• _Registros guardados_:
--
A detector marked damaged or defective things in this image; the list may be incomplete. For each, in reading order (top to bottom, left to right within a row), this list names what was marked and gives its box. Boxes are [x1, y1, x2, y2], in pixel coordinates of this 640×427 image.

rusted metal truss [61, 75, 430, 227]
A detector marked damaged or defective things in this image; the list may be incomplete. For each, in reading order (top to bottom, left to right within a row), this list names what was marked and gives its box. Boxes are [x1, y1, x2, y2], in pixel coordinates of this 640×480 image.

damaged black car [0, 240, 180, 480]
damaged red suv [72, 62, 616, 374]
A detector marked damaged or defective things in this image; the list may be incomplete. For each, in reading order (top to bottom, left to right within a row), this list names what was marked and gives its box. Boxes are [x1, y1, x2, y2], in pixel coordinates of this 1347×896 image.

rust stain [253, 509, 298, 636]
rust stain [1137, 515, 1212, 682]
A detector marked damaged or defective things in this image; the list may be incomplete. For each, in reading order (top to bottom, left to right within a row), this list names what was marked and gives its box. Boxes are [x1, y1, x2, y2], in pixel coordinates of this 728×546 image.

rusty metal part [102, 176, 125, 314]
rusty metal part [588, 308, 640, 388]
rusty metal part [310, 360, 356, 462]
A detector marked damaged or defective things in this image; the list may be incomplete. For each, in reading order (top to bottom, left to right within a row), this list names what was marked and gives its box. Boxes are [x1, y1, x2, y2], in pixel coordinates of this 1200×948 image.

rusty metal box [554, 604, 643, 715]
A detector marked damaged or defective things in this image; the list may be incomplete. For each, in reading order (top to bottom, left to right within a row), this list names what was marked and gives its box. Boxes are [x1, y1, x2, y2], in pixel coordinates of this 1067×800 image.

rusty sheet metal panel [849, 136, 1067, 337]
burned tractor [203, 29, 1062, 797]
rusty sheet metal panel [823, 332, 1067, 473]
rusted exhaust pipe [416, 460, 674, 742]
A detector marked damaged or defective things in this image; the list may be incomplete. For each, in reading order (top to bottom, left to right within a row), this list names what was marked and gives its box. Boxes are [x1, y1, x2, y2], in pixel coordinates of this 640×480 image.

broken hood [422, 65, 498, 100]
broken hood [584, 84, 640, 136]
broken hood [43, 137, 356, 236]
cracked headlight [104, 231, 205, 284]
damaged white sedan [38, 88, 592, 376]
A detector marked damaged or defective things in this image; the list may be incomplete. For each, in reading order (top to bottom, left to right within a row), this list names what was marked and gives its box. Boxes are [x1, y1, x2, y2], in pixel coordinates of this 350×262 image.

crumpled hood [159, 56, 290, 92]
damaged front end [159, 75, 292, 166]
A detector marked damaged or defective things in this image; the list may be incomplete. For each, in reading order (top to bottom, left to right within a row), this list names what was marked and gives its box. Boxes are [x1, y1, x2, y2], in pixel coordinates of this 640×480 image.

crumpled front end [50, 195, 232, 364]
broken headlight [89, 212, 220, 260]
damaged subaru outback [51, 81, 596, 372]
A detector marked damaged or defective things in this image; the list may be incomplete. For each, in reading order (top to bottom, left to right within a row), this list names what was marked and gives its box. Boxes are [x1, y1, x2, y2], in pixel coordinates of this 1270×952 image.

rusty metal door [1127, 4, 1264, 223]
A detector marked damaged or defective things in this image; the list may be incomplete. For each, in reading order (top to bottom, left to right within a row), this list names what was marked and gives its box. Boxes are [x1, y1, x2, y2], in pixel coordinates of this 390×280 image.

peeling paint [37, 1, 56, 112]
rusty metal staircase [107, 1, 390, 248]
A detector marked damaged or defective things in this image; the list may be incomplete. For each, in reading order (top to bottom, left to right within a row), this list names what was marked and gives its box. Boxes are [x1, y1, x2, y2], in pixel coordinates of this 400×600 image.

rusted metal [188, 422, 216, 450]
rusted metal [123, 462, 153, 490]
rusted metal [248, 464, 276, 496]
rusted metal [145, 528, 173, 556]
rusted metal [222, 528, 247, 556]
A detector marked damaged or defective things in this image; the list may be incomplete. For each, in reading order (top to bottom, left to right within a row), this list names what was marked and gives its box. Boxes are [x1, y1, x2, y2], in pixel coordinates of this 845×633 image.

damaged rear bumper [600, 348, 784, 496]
--
• _POR HACER_: ¿Puedes reproducir tal cual las líneas de las entradas, desde el comienzo hasta la línea que contiene "rust stain [1137, 515, 1212, 682]", incluida esta?

• _EL RESULTADO_:
A detector marked damaged or defective things in this image; the list may be incomplete. For each, in reading order (top to bottom, left to right within a row), this list names what was marked and gives its box. Boxes are [x1, y1, x2, y2], in pixel coordinates of this 640×427 image.

rusted metal truss [61, 75, 430, 227]
A detector marked damaged or defective things in this image; the list may be incomplete. For each, in reading order (top to bottom, left to right within a row), this list names what was marked and gives its box. Boxes are [x1, y1, x2, y2], in pixel coordinates of this 640×480 image.

damaged black car [0, 240, 180, 480]
damaged red suv [72, 62, 616, 374]
A detector marked damaged or defective things in this image; the list may be incomplete. For each, in reading order (top to bottom, left to right within a row), this list names what was marked and gives its box. Boxes are [x1, y1, x2, y2], in pixel coordinates of this 1347×896 image.

rust stain [253, 509, 298, 636]
rust stain [1137, 515, 1212, 682]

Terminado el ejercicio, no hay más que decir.